Readers often want to know if my novels are based on my real life. The Girlie Playhouse is my new novel, coming out by Heresy Press in April.

One’s earliest experiences can leave indelible impressions.  The above photo shows my mother, my sisters (Valerie and Heather), and I at the end of a fishing dock at Log Cabin Estates Lake in Gun Barrel City, Texas. Shortly after this photo was taken, my parent were held up at gunpoint when they walked back to our cabin from the lake. They were not harmed because my dad acted fast and heroically, kicking the gun away and telling my mom to run. My sisters and I were terrified when she came running down the dirt driveway, without our dad, screaming about a gunman.

The trauma burned the memories into my brain.  I couldn’t have been more than three or four.

The narrator of The Girlie Playhouse is called “Pixie.” I imagine her to be the kind of person I seem to be in this photo, a little frightened, nervous, very naive.  In Chapter 20, at the dead center of the book, Pixie, who is lonely and not very good at making friends, describes her traumatic backstory, the day her mother, who was a cabaret dancer,

was shot in the stomach on a Sunday as we walked home from the general store.

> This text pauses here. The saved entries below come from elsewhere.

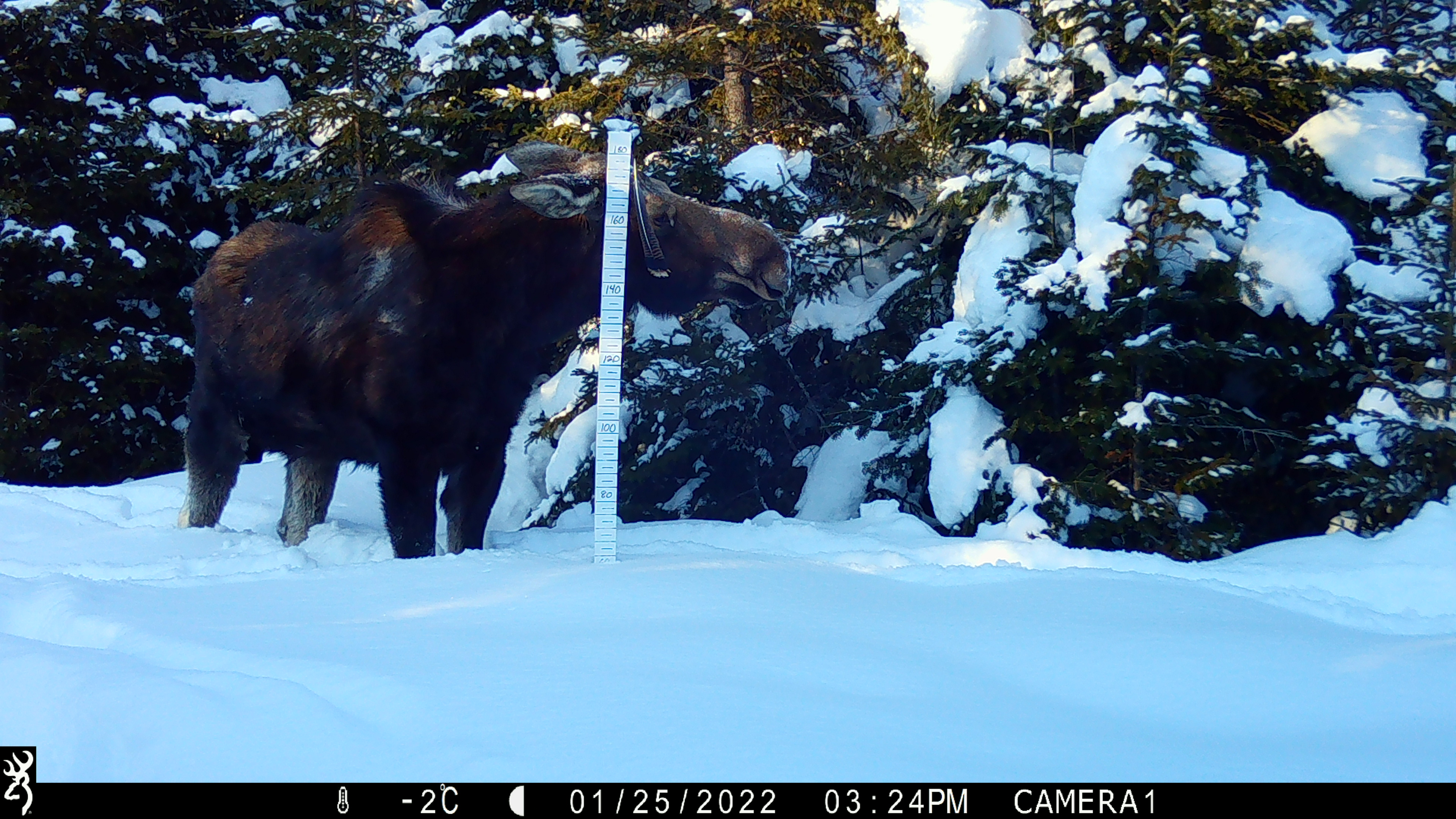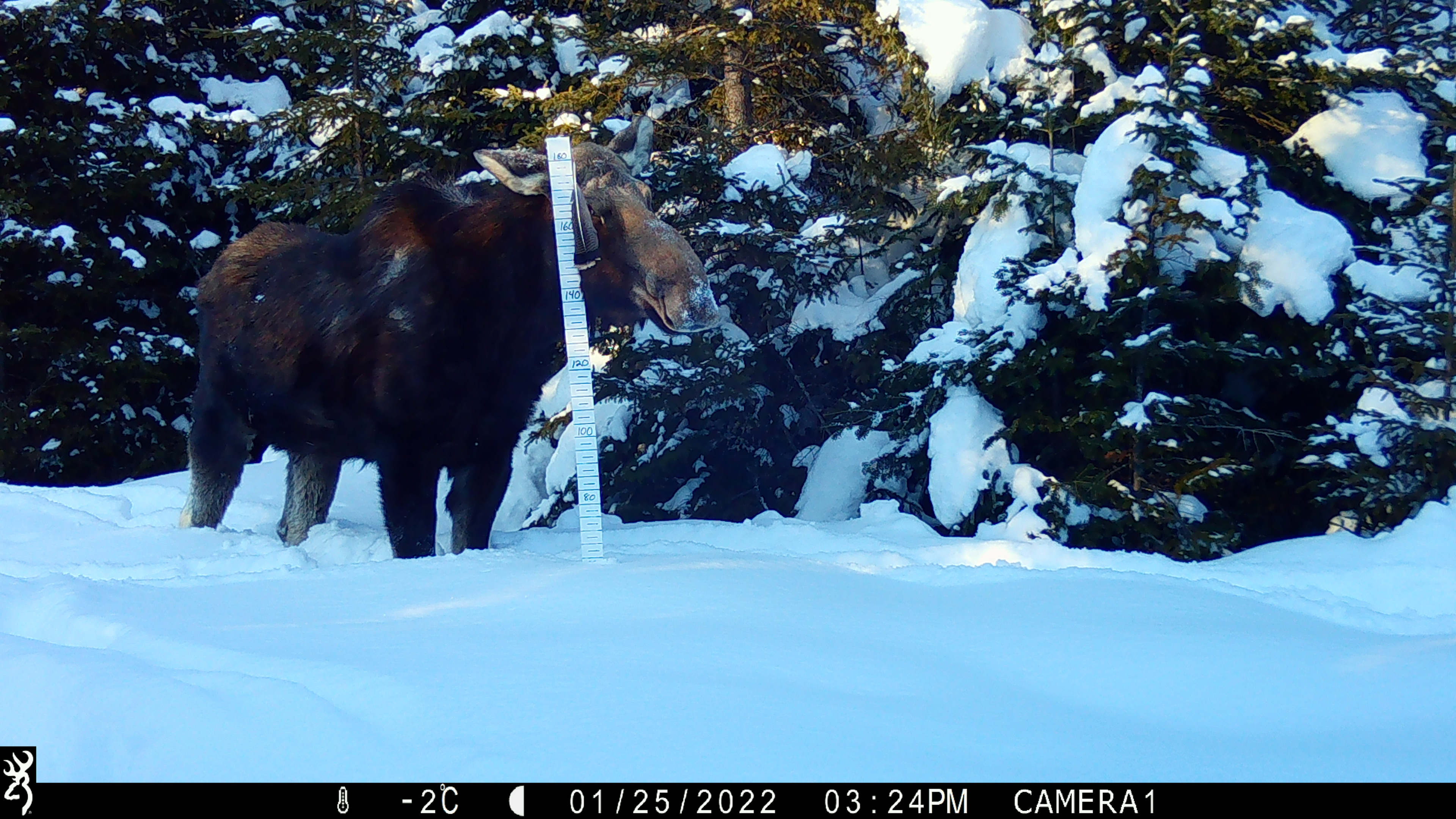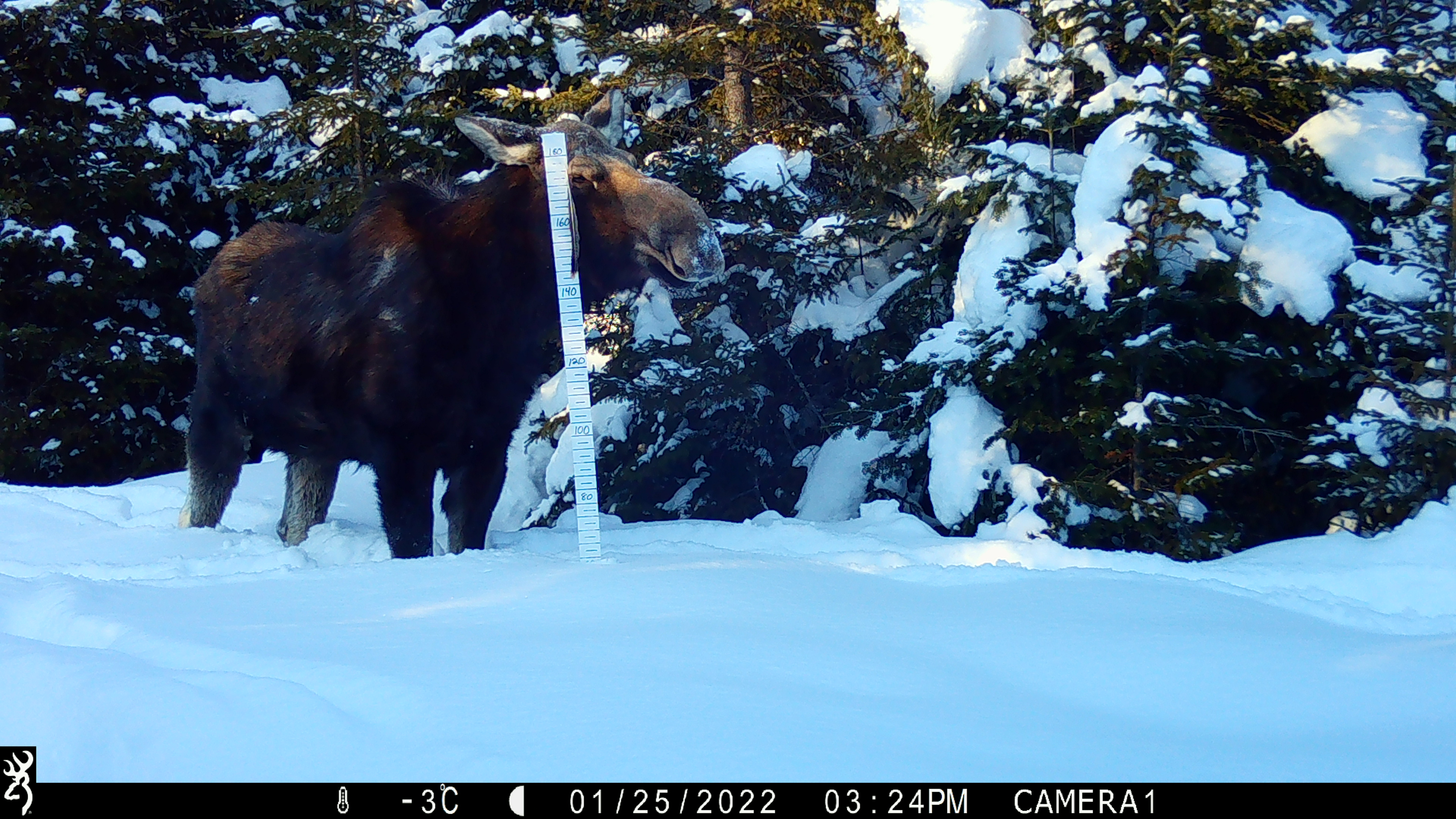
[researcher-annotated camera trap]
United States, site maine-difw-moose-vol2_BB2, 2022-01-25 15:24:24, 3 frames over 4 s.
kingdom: Animalia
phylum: Chordata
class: Mammalia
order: Artiodactyla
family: Cervidae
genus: Alces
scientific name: Alces alces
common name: moose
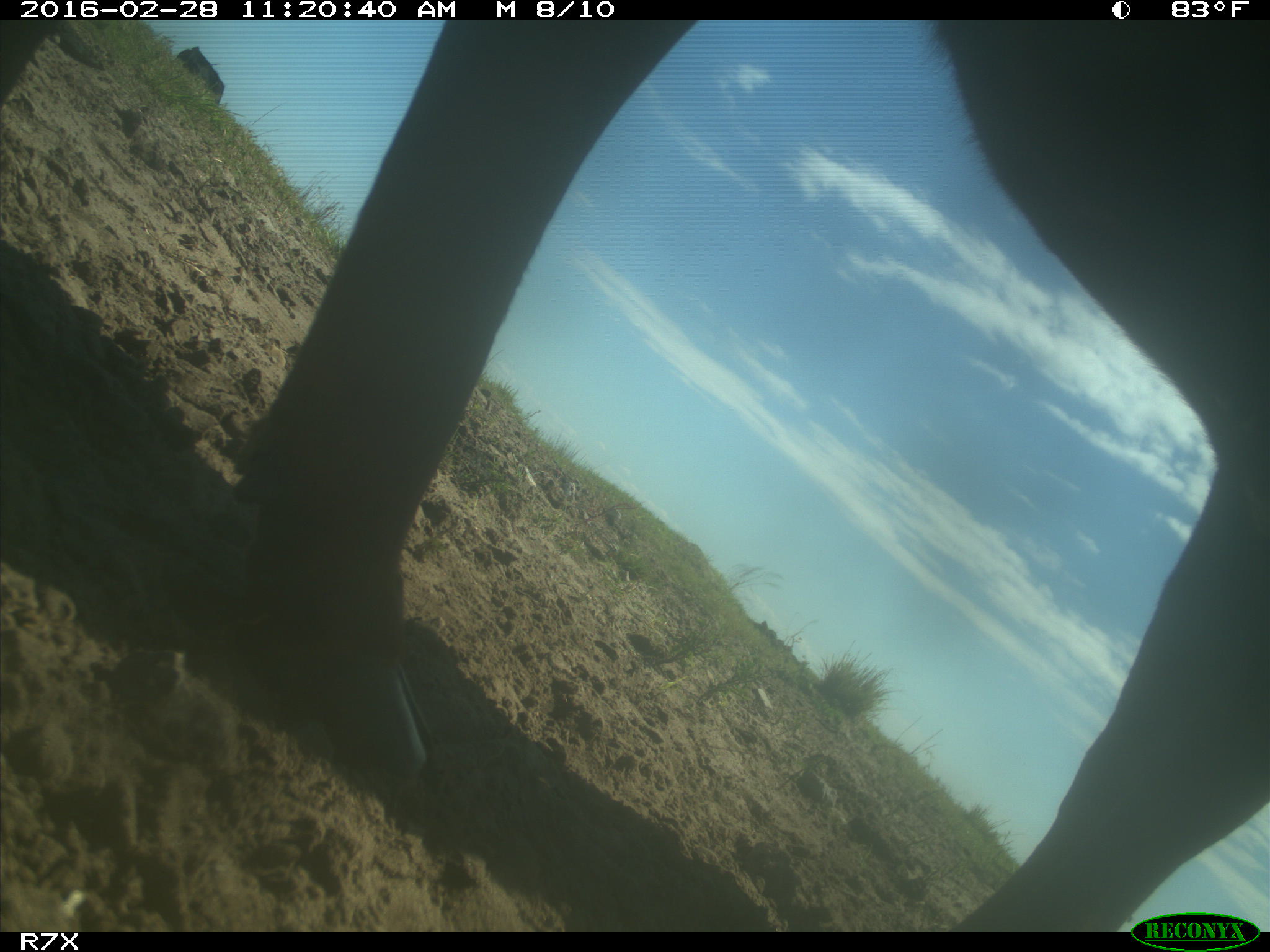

She bled to death under the noonday sun on dusty, lime-coated Farm Road 7 while mad swarms of cicadas screamed in the old gnarled oaks.

My imagination must have come up with the details of the terrible scene by ransacking my memories, distorting them, much in the way any brain does when it dreams.  Here is the opening scene in Chapter 20, loosely based on some random details about the setting that I remember from that summer,

The lake near Runaway Stay was artificial. It had an abbreviated shoreline of imported sand surrounded by gray-green live oaks, huge rough trees over a hundred years old with low wide-spread canopies. There was a fishing dock—about the length and width of a good strip club runway—where drowsy, beer-bellied men in floppy hats nodded at the water. Mom walked to the end with a proud, lewd swing in her hips. Knock-kneed, I waited with my inner tube and sand pail on the shore, admiring her. My soul, she was something. As I stood watching, what I felt, even at that age, was a little more than awe, something like envy. She wore a ruffled bikini, like mine, low on her hips. …

At the end of the dock, she stopped and looked at the horizon, shading her eyes with one hand, and, strangely, standing on her tiptoes. Then she returned, twisting the soles of her feet on the wooden planks with each step; big painted mouth smiling at the sound of a half dozen cat-call whistles…

In the photo, my sassy sisters are posing like cabaret dancers. Valerie is pretending to smoke a cigarette. Heather has what we called a “pixie” haircut. My mother, Tricia, is serene in her beauty. The main heroine of the novel is a dark-haired cabaret dancer called Trixie. I didn’t create these echoes on purpose. The details emerged unconsciously and got shuffled as I invented the scene. I only realized that my novel was based on my memories later when I happened upon this old photo.

The answer to the question, Is the novel based on your own life? is never simple.